Supplied text:
>>>>>

Tag Archives: children

sad boy in gray sweater sitting on the floor

Educator shares bullying prevention tips

By Samantha Childs

Whether it is nasty comments shared across the cafeteria table, or targeted humiliation campaigns on social media, bullying is everywhere. Author and educator, Samantha Childs, shares her personal experience of being both a child who was tormented for her physical features and one who poked fun at another.

Samantha’s Story

“Egghead! Egghead!” The whispered words hit the back of my head, neck, and ears like the snap of rubber bands on bare skin. 

I was 13 years old, at a new middle school, and the only girl in the all-boys study hall. 

I stared down at my textbook and notebook in front of me, watching as the words before me became an illegible word soup. My heart pounded in my ears and I silently plead with the universe, “No.”

The Teasing Continued

“Egghead! Egghead! Egghead! Egghead! Egghead.” The chanting spread, like a wildfire. Like joy. Every boy chanted that biting word. It jumped from desk to desk, from mouth to mouth. The whole class was there – even the shy blond boy who was my crush. And they were all chanting at me.

The bravest thing I could muster was to lift my eyes from my desk, to the face of the teacher in front of the room. But he would not look back. 

I must deserve it, I told myself. The only way the world made sense was if I deserved to be treated this way. My forehead was big, and that made me unlovable. Something had to be deeply wrong with me for everyone to dislike me. The boys chanting, my old friends abandoning me, the girls and boys ignoring me. It had to be me. I felt ashamed for existing.

<<<<<

Source data:
>>>>>

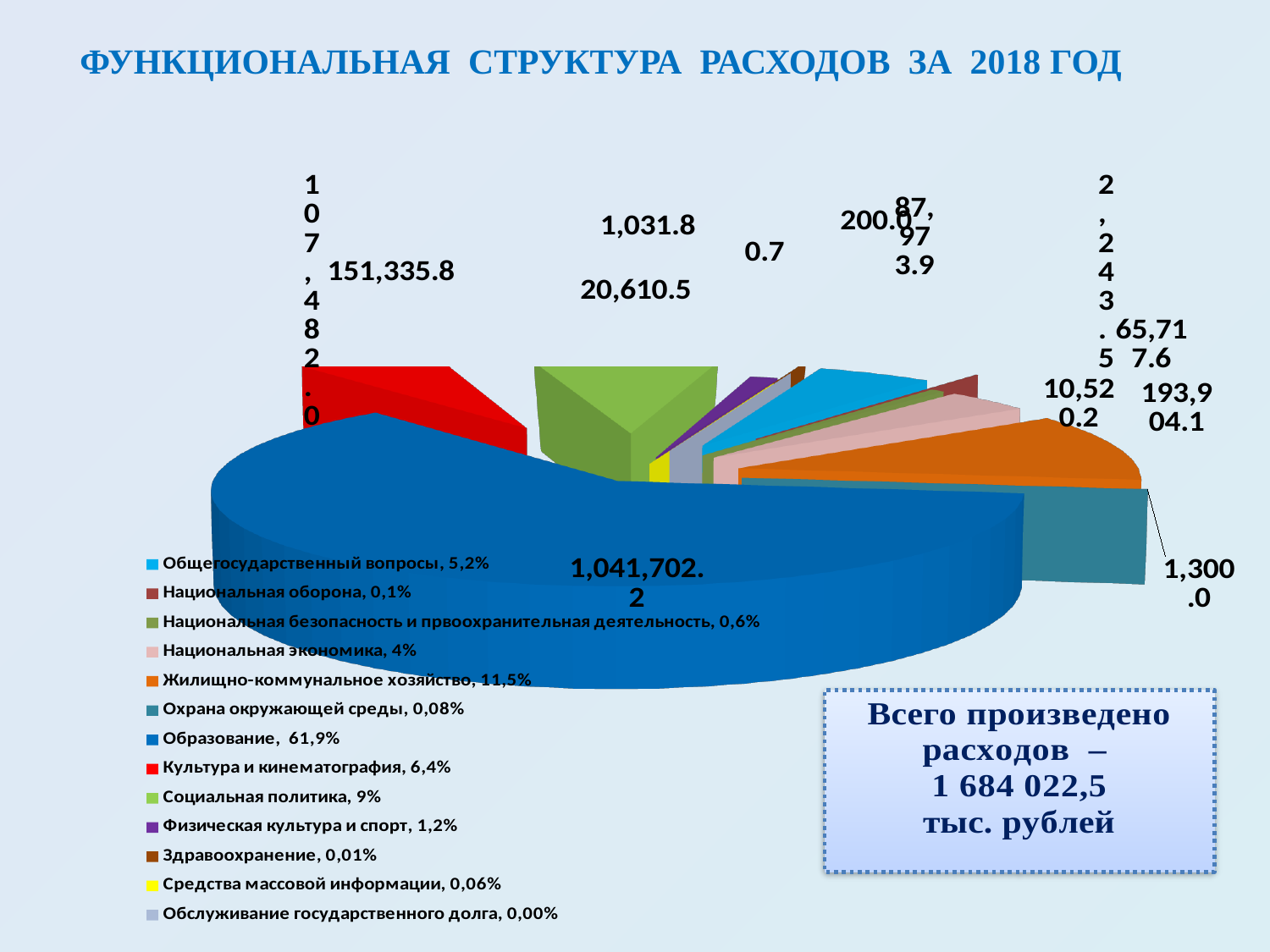
What share of expenditures does Социальная политика account for? 9% Which category has the smallest share according to the legend? Обслуживание государственного долга What is the data label for the Охрана окружающей среды slice? 1,300.0 Which has the larger share: Культура и кинематография or Общегосударственный вопросы? Культура и кинематография What share of expenditures does Жилищно-коммунальное хозяйство account for? 11,5% What is the data label shown on the Образование slice? 1,041,702.2 What is the difference in percentage points between the shares of Образование and Жилищно-коммунальное хозяйство? 50,4% What total amount of expenditures is stated in the text box on the slide? 1 684 022,5 тыс. рублей What kind of chart is shown on the slide? pie chart Which category has the largest share of the pie? Образование How many categories does the legend of the pie chart list? 13 What share of expenditures does Образование account for? 61,9%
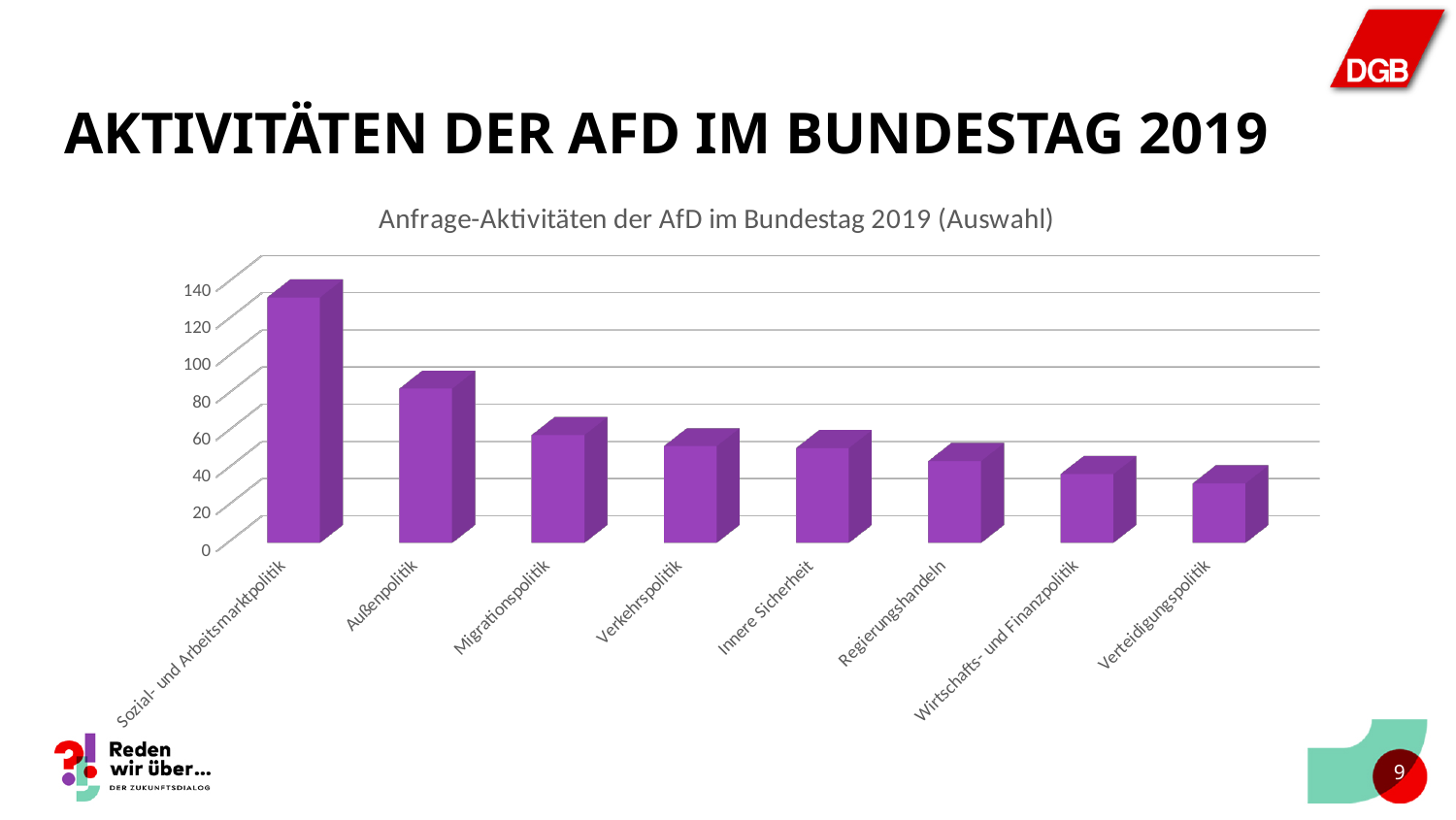
Is the value for Verteidigungspolitik greater or less than 60? less Which category has the highest value? Sozial- und Arbeitsmarktpolitik What is the title of the chart? Anfrage-Aktivitäten der AfD im Bundestag 2019 (Auswahl) Do the values rise or fall from left to right along the x axis? fall How many categories are plotted in the chart? 8 Which is larger, the value for Außenpolitik or the value for Migrationspolitik? Außenpolitik What kind of chart is shown on the slide? bar chart Which is larger, the value for Regierungshandeln or the value for Verteidigungspolitik? Regierungshandeln Is the value for Migrationspolitik greater or less than 80? less Is the value for Sozial- und Arbeitsmarktpolitik greater or less than 120? greater Which category has the lowest value? Verteidigungspolitik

<<<<<

What you are asked to do: Print the passage of the bullying article above that runs from "Whether it is" up to and including "on bare skin.", word for word.

Task response:
Whether it is nasty comments shared across the cafeteria table, or targeted humiliation campaigns on social media, bullying is everywhere. Author and educator, Samantha Childs, shares her personal experience of being both a child who was tormented for her physical features and one who poked fun at another.

Samantha’s Story

“Egghead! Egghead!” The whispered words hit the back of my head, neck, and ears like the snap of rubber bands on bare skin.